PLCs (Programmable Logic Controllers) are being used increasingly for safety critical applications. Our aim is verification and testing of PLC applications. We consider timing aspects as an integral part of control as performed by PLCs. Timed automata provide a useful class of models, first, because they allow to model real time. Second, because of the availability of models checking tools. We introduce two different models that differ in the way of the treating timers. Both models satisfy the same specification for timing behavior, which indicates that they are interchangeable.
PLCs have evolved from very simple “Logic Controllers” that used to control physical processes by feeding the input from the sensors via a carefully designed network of timers and relays to the actuators. PLCs are programmable: they contain a microprocessor so that a computer program so that a computer program can perform the task of the timers and the switches of their forefathers.

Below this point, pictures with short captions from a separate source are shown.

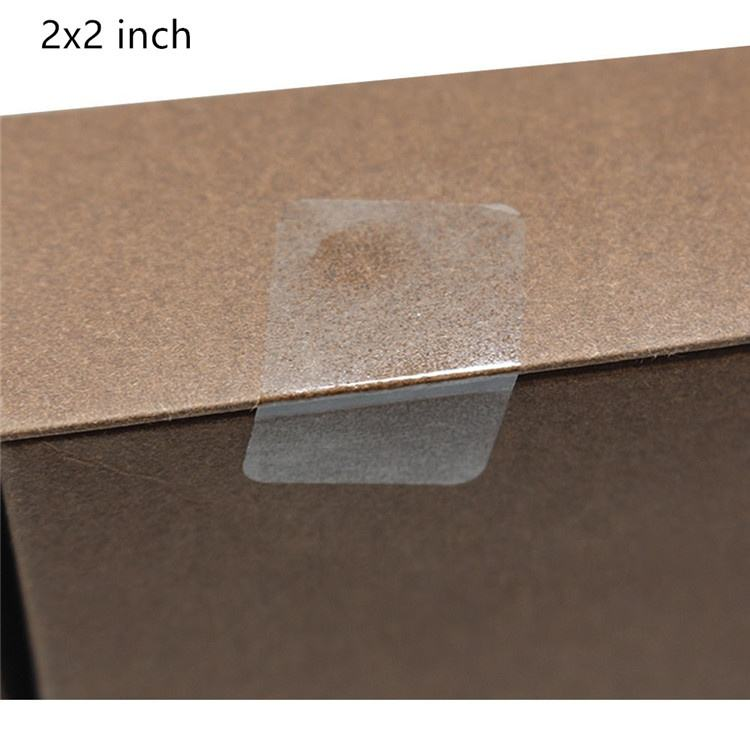 Hybsk 2x2 inch Rectangle Square Crystal Clear Retail Package Seals Circle Wafer Stickers/Transparent Labels 300 Per Roll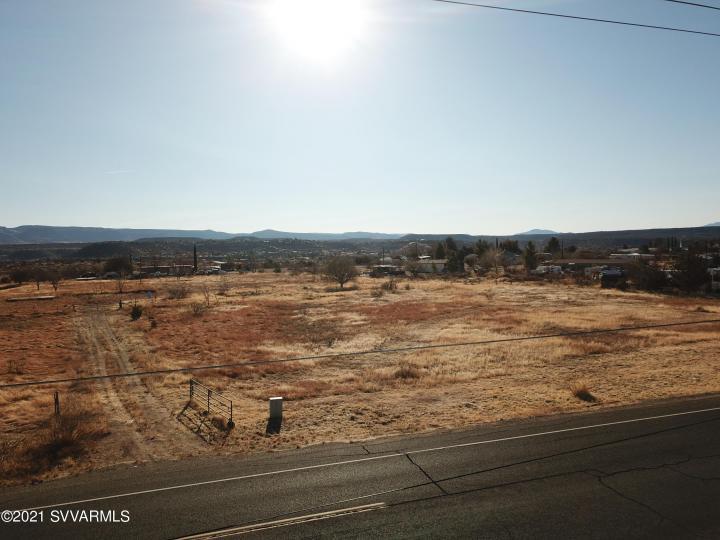 3805 E Beaver Creek Rd Rimrock AZ. Photo 10 of 12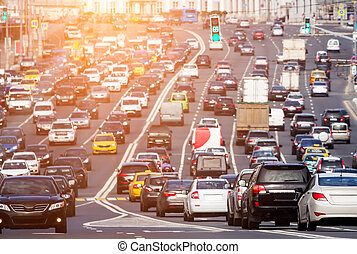 Congested road with lots of cars - Lots of vehicles during...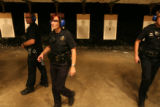 left to right, Denver Police Officers, John Adsit, Colleen M. O'Dell, Robert Suthern, (cq all...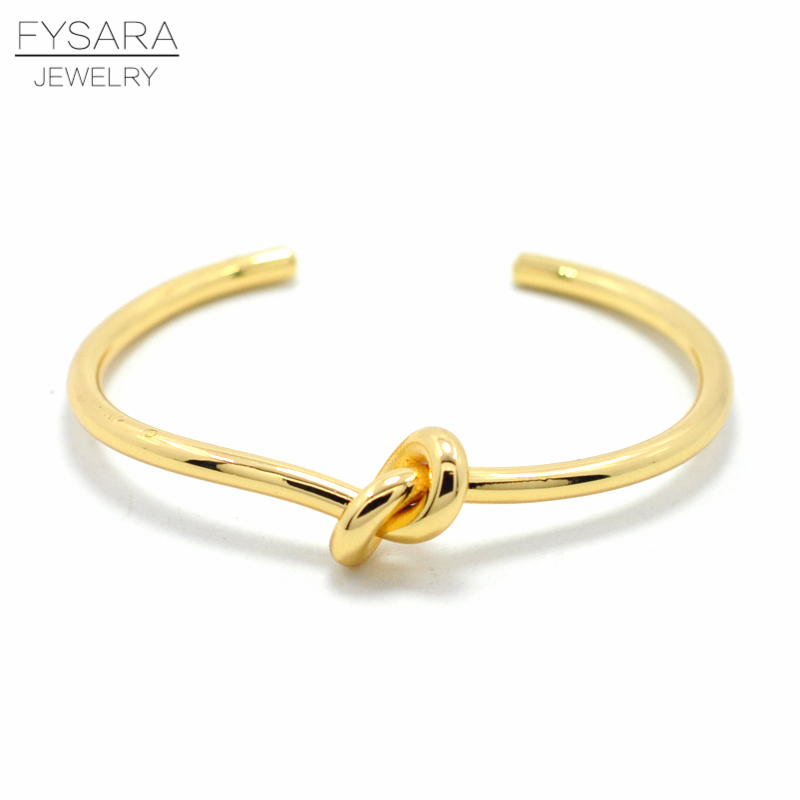 FYSARA Simple Nail Knot Cuff Bracelet Luxury Brand Couple Lover Bracelets & Bangles For Women Men Gold Pulseiras Wedding Jewelry delicate layered knot cuff bracelet for women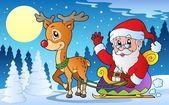 Winter scene with Christmas theme 1 — Stock Vector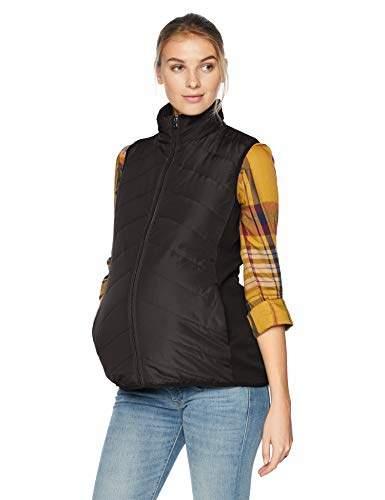 9c7482f0c28ba Maternity Outerwear - ShopStyle Canada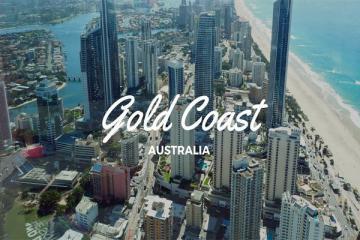 Thành phố Gold Coast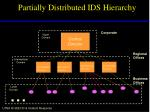 partially distributed ids hierarchy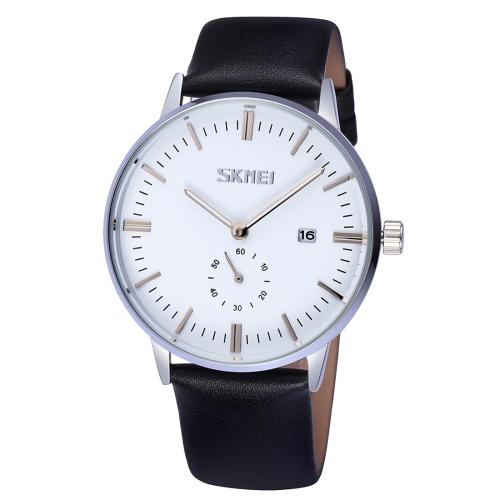 Buy SKMEI Nail Scale Round Dial Small Function Second Dial Calendar Display Men Sport Quartz Watch with Genuine Leather Band, White for $10.85 in SUNSKY store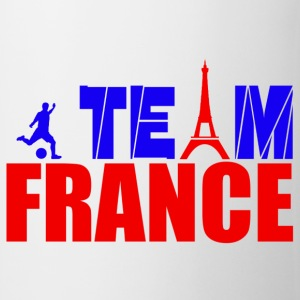 team france T-shirts - Kop/krus
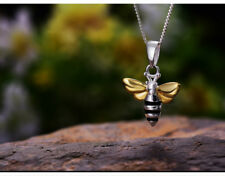 925 Sterling Silver Bee Pendant | 'Lovely Honey Bee' | Chain Opt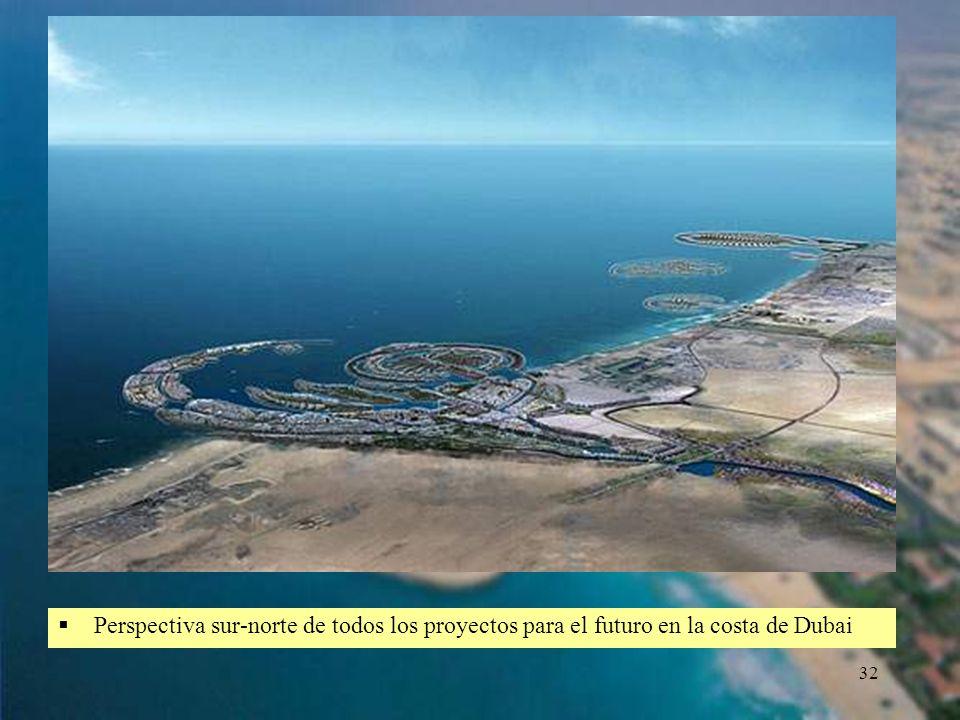 32 Perspectiva sur-norte de todos los proyectos para el futuro en la costa de Dubai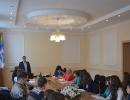 Armonizarea legislației Republicii Moldova privind protecția consumatorilor la standardele europene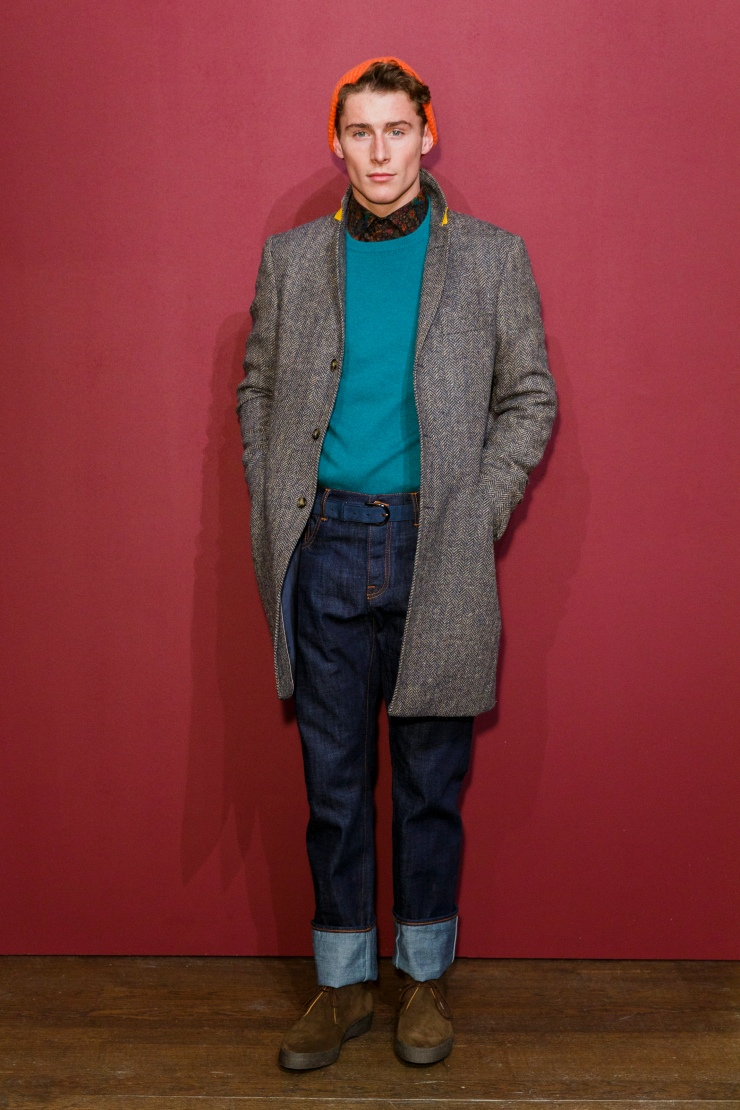 Thomas Pink AW16 Presentation, London Collections: Men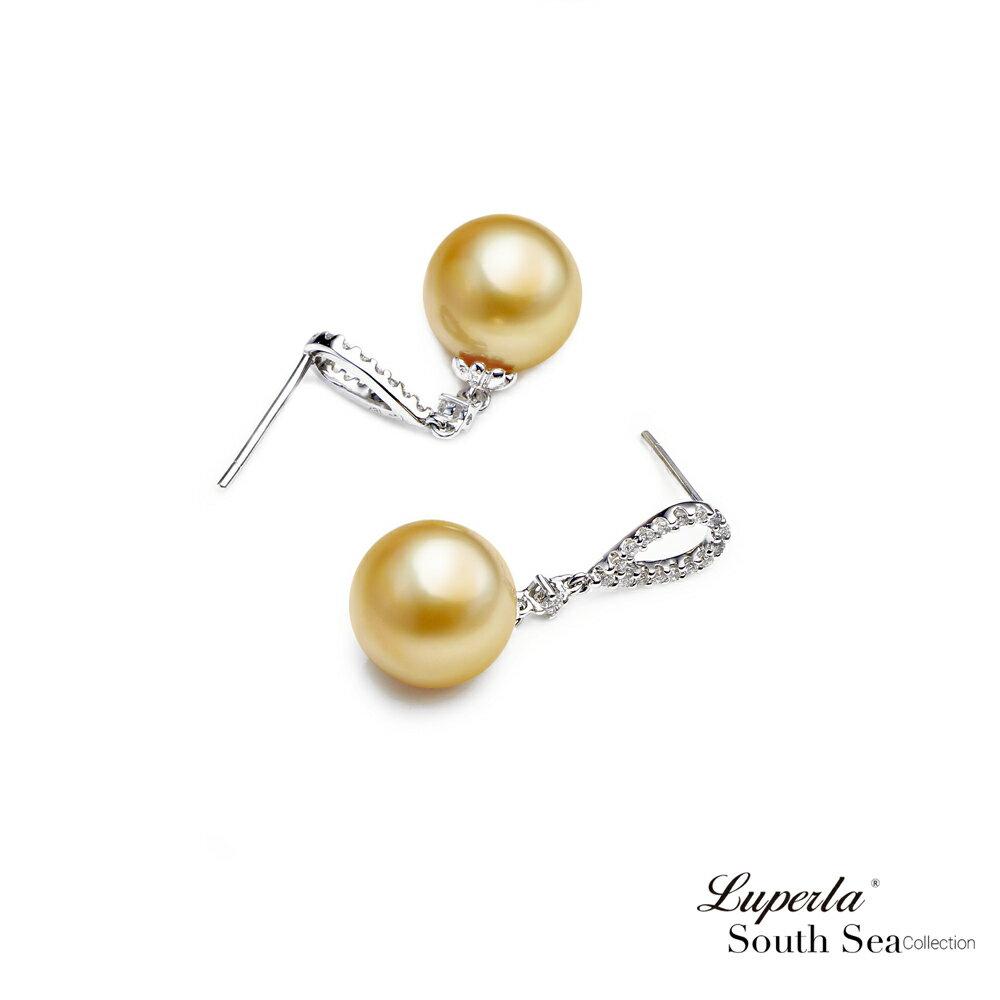 大東山珠寶 繽紛花園 南洋金珠頂級真鑽18K白金耳環 3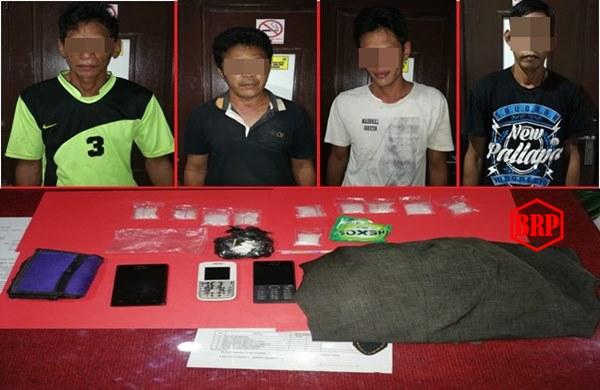 Empat Budak Sabu Diciduk Polisi di Desa Lungkuh Layang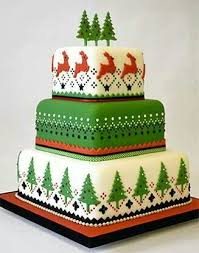 christmas cake prices in pakistan 2017 list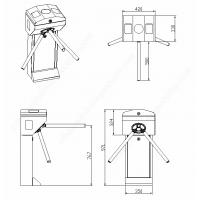 tripod turnstile ODM barrier gate design .png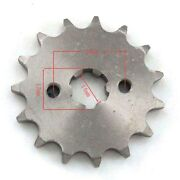 428 Front Sprocket 15 Tooth 17mm For Pitbike Chinese Motorcycle Atv 125cc 150cc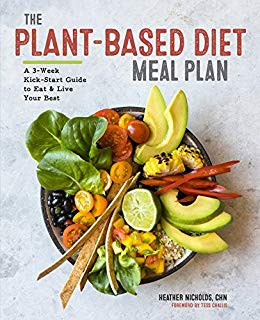 Book Review: The Plant-Based Diet Meal Plan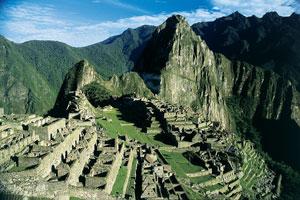 Machu Picchu (Perú) reconocida como mejor destino ecológico de Sudamérica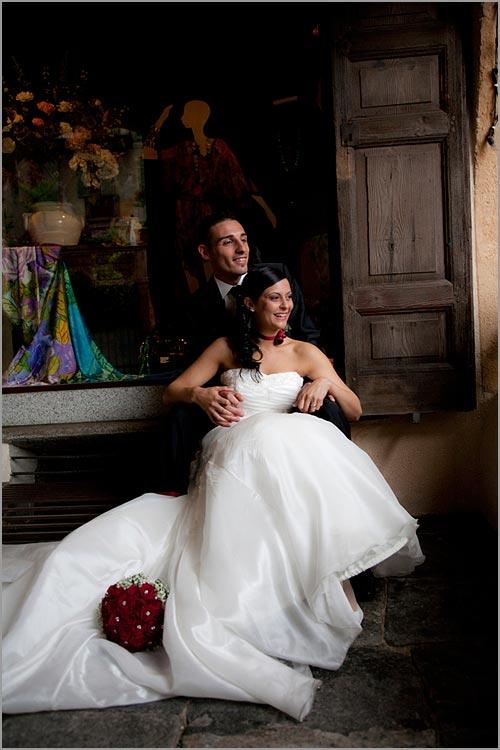 italian bridal dress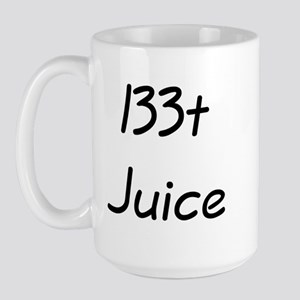 l33t Juice Coffee Mug (Large)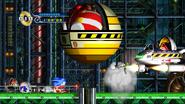 Flying Eggman S4 09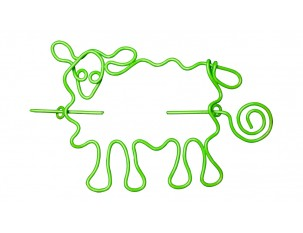 Nirvana Sheep Shawl Pin - Lime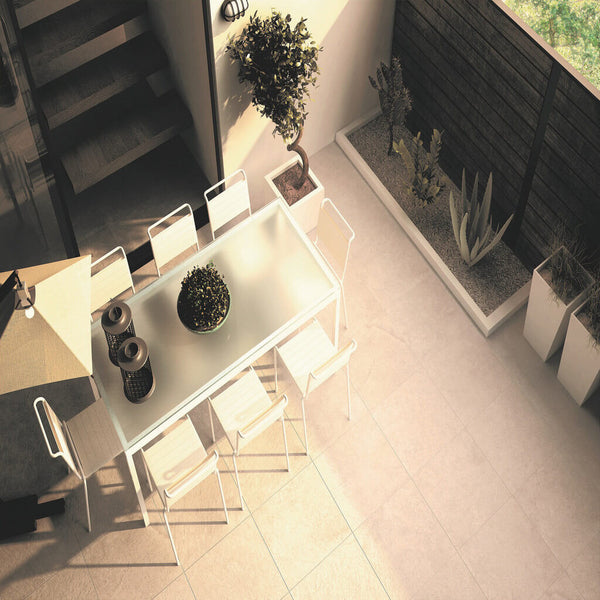 Tabarca Large Marble Effect Tiles on Stunning Patio with Chairs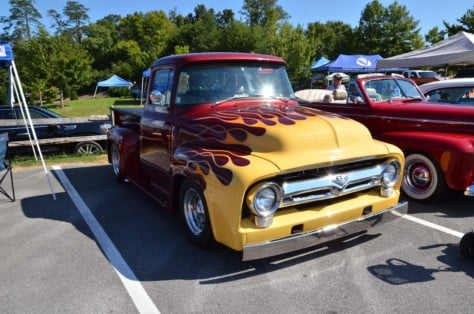 cool-fords-from-the-shades-of-the-past-hot-rod-round-up-2019-09-15_16-51-50_811836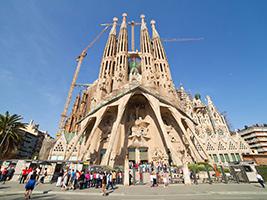 Entrada Sagrada Familia Tour — Acceso Rápido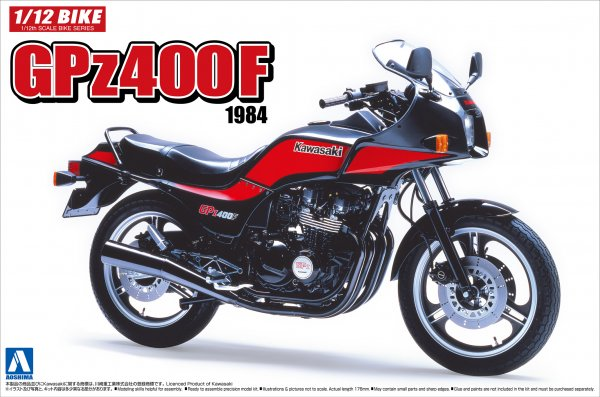 1:12 Scale Kawasaki GPZ400F Model Kit #386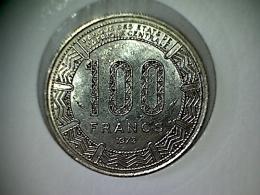 Cameroun 100 Francs 1975 - Cameroon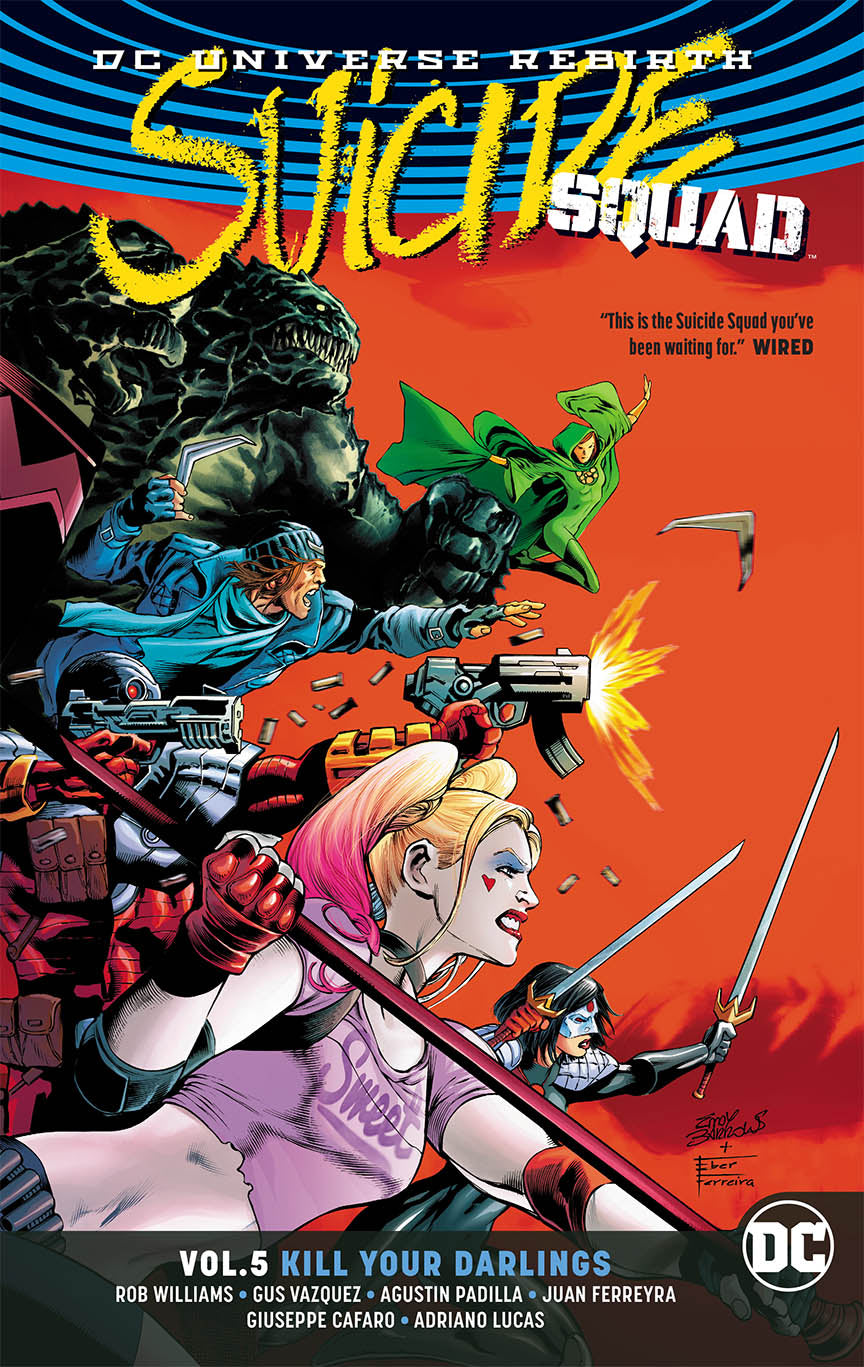 SUICIDE SQUAD TP VOL 05 KILL YOUR DARLINGS REBIRTH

Although modern PLCs can contain the same processor chip as a usual desktop computer they differ from, say, personal computers in number of aspects.
• They are programmed by means of notations and languages, which are unfamiliar to most computer scientist, while vice versa, many useful concepts that were developed in computer science are unfamiliar to the engineers who program PLCs.
• Real time behavior is ensured using the conceptually very simple timers. These can either be realized as hardware components or be simulated by pieces of software.
• They have a robust operating system, which ensures that scan cycles are executed again. In each scan cycle the actual PLC program is executed, input is polled and the output is updated once before each program execution.
There are more complex PLCs, which support interrupts and multi tasking. They are more difficult to verify although some find them easier to program. These powerful features are not strictly necessary for many applications.